1. Master Plan design similar to Sunway city, Midvalley, Bangsar South, etc. Retail components and residential mix are there to support the overall long term success of the project (assuming majority are occupied)

2. Connectivity (dash, LDP, etc)

3. It's one of the last piece of master plan design located in PJ area.

4. taken over by a highly reputable developer. after abandonment

5. For sure, oversupply in the market is a major issue that might impact sales performance of this project.

6. The rise in steel prices (regardless of whether it will normalise or not) is going to cause either delay while waiting for price normalisation or, leading to an overall increase in construction cost (either way it leads to the increase in total cost of construction). End product quality is something that must be considered especially for this particular project, the reason why this is particularly important for this project is because it is actually price fairly reasonably (without taking into consideration of density).

7. Also, to add to the previous point. COVID-19 is a black swan event and this is will impact all projects that has had a fairly successful pre-launch. Anything that was sold pre-covid has not yet priced in the delay and potential rise in steel prices which may or may not effect the bottomline of the company.

8. The approach of driving multiple project (5-7) in parallel is something that is different from other masterplan, The strategy for other masterplans is to slowly develop the township by first attracting residential component with affordable product before expanding the total masterplan into a successful one (Midvalley, Sunway City, Subang, etc). However, the approach for empire city is actually the first time we are seeing a developer going all out to mass develop a piece of land in one shot. Success factor of the mall depends on anchor tenant (which is usually driven by foot traffic, we can safely say this is non-existent at the moment). So the concern here is that there might not be enough foot traffic to make to support the mall, and no attractive commercial incentive to support the residential side (compounding effect).

9. The recent cash injection from Rubberex is an interesting one, it is all settled in Cash which mean it could be Exism's strategy to maintain liquidity due to covid. Or it could be a strategy for Exsim to secure a strong supporter/potential tenant for their office spaces to build up anchor tenants to drive the commercial and residential take up (we dont know at this stage).

Stored data entries:

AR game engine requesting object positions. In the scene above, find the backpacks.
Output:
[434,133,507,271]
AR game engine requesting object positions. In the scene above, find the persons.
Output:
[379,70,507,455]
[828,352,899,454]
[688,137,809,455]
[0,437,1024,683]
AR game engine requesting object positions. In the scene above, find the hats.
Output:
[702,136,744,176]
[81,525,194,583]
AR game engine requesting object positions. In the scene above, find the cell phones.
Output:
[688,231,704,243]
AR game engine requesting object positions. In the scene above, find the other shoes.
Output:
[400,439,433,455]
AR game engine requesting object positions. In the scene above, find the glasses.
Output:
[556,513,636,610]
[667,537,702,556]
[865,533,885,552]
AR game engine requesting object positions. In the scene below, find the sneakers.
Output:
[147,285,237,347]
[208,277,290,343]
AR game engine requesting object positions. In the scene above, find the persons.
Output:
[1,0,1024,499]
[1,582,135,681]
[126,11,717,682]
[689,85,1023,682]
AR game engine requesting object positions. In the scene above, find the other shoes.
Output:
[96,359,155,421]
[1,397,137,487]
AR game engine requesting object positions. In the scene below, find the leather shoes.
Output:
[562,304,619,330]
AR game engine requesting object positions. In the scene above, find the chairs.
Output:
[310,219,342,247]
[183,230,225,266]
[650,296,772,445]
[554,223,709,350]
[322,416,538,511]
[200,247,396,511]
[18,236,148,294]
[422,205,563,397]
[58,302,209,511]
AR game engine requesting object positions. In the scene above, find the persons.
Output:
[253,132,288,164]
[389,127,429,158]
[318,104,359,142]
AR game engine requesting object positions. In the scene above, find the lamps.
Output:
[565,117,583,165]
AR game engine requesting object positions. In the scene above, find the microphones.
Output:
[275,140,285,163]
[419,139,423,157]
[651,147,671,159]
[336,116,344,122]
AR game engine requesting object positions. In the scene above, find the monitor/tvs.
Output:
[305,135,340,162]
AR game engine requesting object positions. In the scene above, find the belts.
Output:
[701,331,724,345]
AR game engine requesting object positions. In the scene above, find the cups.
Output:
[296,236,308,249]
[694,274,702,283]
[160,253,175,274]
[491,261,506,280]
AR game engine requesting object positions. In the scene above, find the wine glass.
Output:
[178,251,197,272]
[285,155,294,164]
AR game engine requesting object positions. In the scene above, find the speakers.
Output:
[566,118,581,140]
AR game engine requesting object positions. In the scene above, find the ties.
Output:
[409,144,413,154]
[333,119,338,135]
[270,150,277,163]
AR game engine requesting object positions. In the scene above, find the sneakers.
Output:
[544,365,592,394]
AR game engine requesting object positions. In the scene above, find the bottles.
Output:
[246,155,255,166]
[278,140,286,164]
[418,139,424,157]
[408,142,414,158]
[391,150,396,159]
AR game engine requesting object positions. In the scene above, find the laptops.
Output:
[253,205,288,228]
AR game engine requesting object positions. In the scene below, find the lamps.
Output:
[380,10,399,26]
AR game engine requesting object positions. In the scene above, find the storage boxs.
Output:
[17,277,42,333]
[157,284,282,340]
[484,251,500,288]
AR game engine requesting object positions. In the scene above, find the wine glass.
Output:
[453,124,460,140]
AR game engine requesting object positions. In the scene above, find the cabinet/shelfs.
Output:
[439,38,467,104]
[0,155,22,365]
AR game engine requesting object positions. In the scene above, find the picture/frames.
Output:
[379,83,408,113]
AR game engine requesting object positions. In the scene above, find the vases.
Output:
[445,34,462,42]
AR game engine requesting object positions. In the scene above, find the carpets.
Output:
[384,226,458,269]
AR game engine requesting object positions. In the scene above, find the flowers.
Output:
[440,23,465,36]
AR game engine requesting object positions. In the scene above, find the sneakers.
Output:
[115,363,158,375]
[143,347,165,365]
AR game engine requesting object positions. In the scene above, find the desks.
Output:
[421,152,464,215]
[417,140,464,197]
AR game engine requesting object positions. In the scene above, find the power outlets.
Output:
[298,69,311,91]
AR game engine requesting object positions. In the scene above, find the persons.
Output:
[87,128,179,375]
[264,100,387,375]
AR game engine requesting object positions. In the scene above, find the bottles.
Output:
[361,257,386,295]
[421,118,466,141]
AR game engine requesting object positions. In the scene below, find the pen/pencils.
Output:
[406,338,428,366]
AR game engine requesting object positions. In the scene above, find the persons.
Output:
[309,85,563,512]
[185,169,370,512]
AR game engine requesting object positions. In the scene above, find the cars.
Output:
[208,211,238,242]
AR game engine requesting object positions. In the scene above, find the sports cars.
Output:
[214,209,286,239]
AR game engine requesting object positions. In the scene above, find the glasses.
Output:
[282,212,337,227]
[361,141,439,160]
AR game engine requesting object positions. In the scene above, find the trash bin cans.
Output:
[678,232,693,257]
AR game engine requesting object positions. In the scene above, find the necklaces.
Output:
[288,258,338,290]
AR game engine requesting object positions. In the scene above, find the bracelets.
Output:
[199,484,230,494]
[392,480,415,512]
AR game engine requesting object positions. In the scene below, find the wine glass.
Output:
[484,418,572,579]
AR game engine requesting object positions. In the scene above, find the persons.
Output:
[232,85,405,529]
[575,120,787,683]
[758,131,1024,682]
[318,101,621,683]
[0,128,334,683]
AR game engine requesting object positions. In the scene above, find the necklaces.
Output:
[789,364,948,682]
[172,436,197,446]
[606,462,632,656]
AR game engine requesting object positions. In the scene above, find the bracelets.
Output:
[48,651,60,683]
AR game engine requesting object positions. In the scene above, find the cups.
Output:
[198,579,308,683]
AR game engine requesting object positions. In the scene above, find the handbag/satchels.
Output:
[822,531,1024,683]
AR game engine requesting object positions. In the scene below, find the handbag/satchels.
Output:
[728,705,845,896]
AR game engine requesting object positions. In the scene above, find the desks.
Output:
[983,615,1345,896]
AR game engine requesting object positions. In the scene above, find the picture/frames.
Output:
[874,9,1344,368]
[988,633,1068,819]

* _What the exercise asks_
Carry on the numbered assessment of the Empire City project past its final point. The records play no part in what comes next.

* _Task answer_
10. One of the things we need to look out for is also the infrastructure investment for non-sellable assets such as roads and bridges. Infrastructure is good to entice buyer to buy as it can we sold as an integrated City, but also do bear in mind that such investment requires very high cash injection with no direct return on investment (if you see the roads currently, it's not really a priority at the moment due to heavy truck access). Injecting so much money into multiple infrastructure requirements is something that we should keep an eye on.

11. existing demographic of residents in that area might be something everyone needs to look into post abandonment.
In think in summary we need to look out for key indicators that will determine the success or failure of the project (at least in my opinion):

i:) Ability and strategy to acquire anchor tenants for office/retail/hospitality spaces. This is going to be key as it will be needed to drive the sales of the residential component in an oversupply market.
ii:) Management of their cashflow with 6-7 project running in parallel in DCP.
the skybridge obviously makes sense due to the connectivity that it would bring and the indirect intrinsic value for residences to able to access the retail spaces.

As for the rock face park, I dont think this is likely at this stage (not saying it wont happen), but although it might be a nice afterthought, with the current cashflow requirements i dont think it's likely that Exsim will focus on this at this stage as the cost benefit analysis does not seem to make sense at this stage.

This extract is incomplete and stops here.